WHAT NEEDS TO BE DONE. In the records below, locate the line containing "Is point (793, 193)", then extract it and all following lines exactly, ending with the last line.

GIVEN DATA.
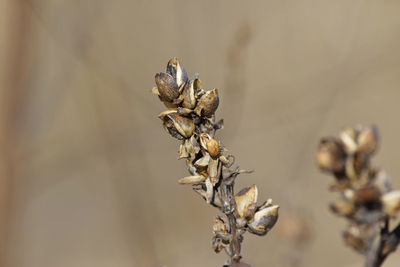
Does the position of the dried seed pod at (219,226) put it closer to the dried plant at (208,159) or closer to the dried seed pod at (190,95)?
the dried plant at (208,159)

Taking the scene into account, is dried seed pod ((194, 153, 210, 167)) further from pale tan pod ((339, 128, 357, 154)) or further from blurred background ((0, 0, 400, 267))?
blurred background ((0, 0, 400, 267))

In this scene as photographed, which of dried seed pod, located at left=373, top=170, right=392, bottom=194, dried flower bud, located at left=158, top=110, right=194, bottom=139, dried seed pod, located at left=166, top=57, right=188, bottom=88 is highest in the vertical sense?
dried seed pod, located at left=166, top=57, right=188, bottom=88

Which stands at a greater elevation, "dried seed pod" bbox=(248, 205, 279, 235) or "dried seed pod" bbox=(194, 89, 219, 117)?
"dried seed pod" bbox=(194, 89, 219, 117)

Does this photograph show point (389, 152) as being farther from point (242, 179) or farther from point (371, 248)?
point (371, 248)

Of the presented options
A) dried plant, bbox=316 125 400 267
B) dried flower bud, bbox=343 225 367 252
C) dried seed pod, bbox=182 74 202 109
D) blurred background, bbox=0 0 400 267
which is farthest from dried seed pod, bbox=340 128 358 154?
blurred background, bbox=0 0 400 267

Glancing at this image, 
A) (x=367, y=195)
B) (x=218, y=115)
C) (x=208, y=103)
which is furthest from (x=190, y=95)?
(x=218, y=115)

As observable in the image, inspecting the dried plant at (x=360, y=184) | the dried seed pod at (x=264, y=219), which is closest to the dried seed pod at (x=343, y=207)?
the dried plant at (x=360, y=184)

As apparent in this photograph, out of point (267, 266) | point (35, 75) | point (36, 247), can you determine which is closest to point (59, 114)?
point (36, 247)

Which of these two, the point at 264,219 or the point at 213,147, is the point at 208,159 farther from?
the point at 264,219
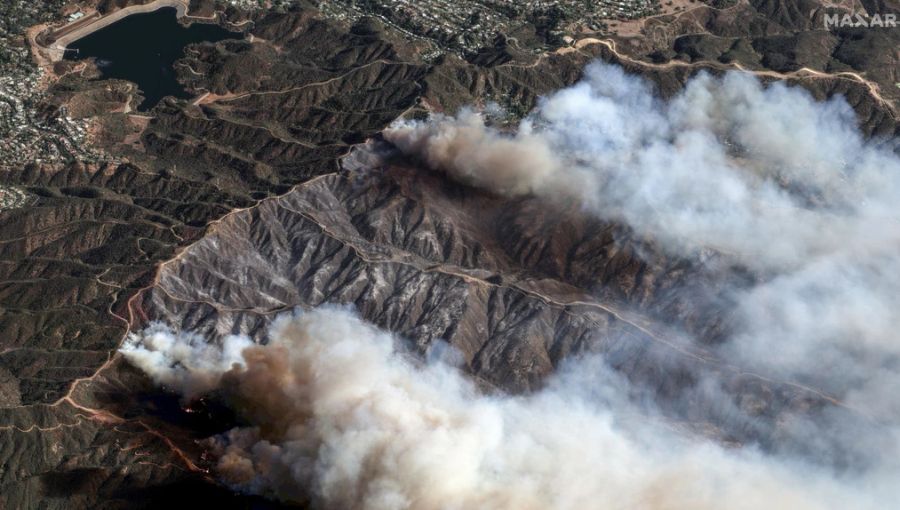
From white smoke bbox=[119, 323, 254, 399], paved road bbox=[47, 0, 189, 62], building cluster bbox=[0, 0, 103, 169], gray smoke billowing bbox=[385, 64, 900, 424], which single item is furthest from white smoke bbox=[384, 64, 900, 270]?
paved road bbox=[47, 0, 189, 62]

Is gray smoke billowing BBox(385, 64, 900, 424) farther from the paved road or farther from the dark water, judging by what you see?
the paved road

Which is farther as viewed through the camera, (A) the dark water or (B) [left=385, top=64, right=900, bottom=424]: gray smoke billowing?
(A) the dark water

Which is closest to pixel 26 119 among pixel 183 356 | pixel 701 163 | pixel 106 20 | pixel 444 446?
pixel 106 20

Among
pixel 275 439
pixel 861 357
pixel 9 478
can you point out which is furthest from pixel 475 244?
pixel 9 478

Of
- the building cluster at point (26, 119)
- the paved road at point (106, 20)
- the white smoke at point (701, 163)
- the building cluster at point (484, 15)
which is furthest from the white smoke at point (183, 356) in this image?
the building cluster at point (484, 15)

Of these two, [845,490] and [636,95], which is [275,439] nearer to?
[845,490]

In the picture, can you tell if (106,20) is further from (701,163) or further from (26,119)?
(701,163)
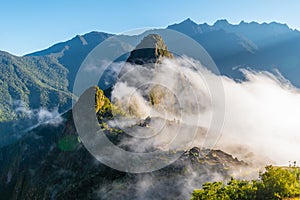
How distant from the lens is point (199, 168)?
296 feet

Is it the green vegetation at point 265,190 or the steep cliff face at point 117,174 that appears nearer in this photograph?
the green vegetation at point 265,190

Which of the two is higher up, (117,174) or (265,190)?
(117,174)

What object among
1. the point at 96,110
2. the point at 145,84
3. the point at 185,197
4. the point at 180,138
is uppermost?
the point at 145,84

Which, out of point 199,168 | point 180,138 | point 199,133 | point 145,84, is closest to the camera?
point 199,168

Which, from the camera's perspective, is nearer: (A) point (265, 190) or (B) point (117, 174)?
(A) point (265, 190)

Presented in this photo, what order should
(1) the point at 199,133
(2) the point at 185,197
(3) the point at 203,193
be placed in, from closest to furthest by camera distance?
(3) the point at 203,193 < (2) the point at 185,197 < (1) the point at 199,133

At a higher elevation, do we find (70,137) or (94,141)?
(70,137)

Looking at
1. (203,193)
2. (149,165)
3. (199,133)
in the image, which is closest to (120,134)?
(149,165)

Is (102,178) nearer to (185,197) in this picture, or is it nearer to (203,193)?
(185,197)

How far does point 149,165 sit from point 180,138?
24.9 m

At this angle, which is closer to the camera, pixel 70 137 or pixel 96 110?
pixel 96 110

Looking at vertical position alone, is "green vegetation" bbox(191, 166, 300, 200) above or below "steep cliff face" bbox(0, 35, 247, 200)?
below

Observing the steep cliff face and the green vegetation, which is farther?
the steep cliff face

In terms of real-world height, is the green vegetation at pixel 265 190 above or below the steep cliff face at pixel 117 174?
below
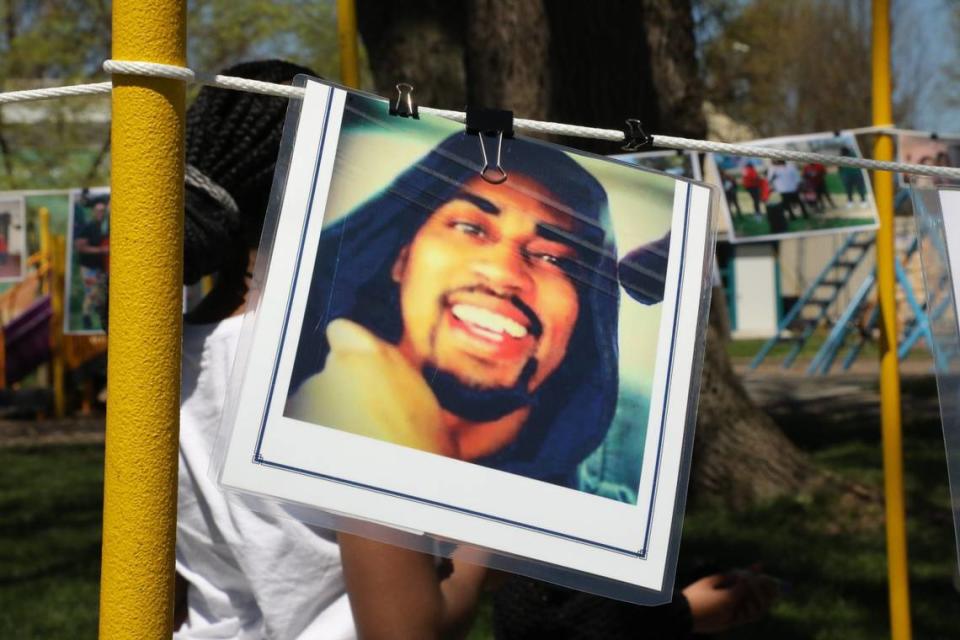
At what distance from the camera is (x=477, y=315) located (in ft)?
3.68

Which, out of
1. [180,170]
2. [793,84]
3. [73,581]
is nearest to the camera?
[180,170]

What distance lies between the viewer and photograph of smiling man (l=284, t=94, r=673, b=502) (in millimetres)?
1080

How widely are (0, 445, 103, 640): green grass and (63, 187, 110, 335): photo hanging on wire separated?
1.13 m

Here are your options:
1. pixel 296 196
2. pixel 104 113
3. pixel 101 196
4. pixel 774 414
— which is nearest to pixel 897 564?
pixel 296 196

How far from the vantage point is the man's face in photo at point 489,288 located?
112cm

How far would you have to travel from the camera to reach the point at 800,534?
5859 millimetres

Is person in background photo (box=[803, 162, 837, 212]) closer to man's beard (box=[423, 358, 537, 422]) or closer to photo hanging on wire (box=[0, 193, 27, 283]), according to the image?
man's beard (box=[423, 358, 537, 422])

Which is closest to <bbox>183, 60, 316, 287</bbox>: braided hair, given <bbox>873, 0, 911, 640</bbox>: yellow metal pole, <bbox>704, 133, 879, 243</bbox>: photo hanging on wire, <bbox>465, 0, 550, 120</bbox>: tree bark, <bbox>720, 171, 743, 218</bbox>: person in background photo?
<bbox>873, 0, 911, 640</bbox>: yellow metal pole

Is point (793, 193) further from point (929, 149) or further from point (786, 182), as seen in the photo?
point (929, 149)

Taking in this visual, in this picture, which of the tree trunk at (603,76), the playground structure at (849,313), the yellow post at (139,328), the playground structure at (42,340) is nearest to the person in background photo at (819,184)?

COMPLETE OUTPUT.
Is point (793, 193) further from point (929, 149) or further from point (786, 182), as seen in the photo?
point (929, 149)

Taking in this visual, in this picture, which of the tree trunk at (603,76), the playground structure at (849,313), the yellow post at (139,328), the playground structure at (42,340) is nearest to the person in background photo at (819,184)?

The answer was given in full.